## Work to do
Recast the lines from the one containing "Is the brick" through the end as a two-column CSV with headers input and output. Put each line's text and its answer in one row, each value in a single quoted field with line breaks turned into spaces.

────────────────

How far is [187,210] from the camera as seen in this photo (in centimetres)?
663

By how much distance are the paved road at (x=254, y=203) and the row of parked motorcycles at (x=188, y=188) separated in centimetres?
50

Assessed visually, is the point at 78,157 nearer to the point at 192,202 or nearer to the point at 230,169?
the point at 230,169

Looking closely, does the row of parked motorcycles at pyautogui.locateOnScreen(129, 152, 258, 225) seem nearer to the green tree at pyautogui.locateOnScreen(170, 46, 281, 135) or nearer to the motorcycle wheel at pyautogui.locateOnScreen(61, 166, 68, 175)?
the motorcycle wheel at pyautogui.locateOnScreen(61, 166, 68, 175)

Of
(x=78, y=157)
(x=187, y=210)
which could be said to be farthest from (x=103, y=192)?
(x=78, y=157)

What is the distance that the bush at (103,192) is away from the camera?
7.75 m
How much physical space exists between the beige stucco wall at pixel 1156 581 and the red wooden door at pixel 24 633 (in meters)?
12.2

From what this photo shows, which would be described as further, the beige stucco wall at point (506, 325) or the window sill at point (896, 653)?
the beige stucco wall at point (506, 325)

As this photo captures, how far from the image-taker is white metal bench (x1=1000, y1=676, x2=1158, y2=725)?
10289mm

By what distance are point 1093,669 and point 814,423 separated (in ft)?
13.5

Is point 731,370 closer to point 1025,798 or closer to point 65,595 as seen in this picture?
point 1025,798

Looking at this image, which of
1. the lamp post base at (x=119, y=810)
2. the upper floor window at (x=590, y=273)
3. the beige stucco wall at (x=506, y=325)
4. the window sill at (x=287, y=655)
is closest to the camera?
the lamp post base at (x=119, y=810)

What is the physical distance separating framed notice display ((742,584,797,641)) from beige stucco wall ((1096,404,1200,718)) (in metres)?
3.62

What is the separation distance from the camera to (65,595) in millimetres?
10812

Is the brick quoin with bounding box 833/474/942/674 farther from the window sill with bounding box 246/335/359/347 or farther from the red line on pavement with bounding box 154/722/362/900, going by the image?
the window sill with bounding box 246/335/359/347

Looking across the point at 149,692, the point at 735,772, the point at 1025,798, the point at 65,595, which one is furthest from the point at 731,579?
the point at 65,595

────────────────

## Response
input,output
"Is the brick quoin with bounding box 833/474/942/674 farther from the window sill with bounding box 246/335/359/347 or farther from the red line on pavement with bounding box 154/722/362/900, going by the image?","the window sill with bounding box 246/335/359/347"
"Looking across the point at 149,692, the point at 735,772, the point at 1025,798, the point at 65,595, which one is furthest from the point at 731,579?","the point at 65,595"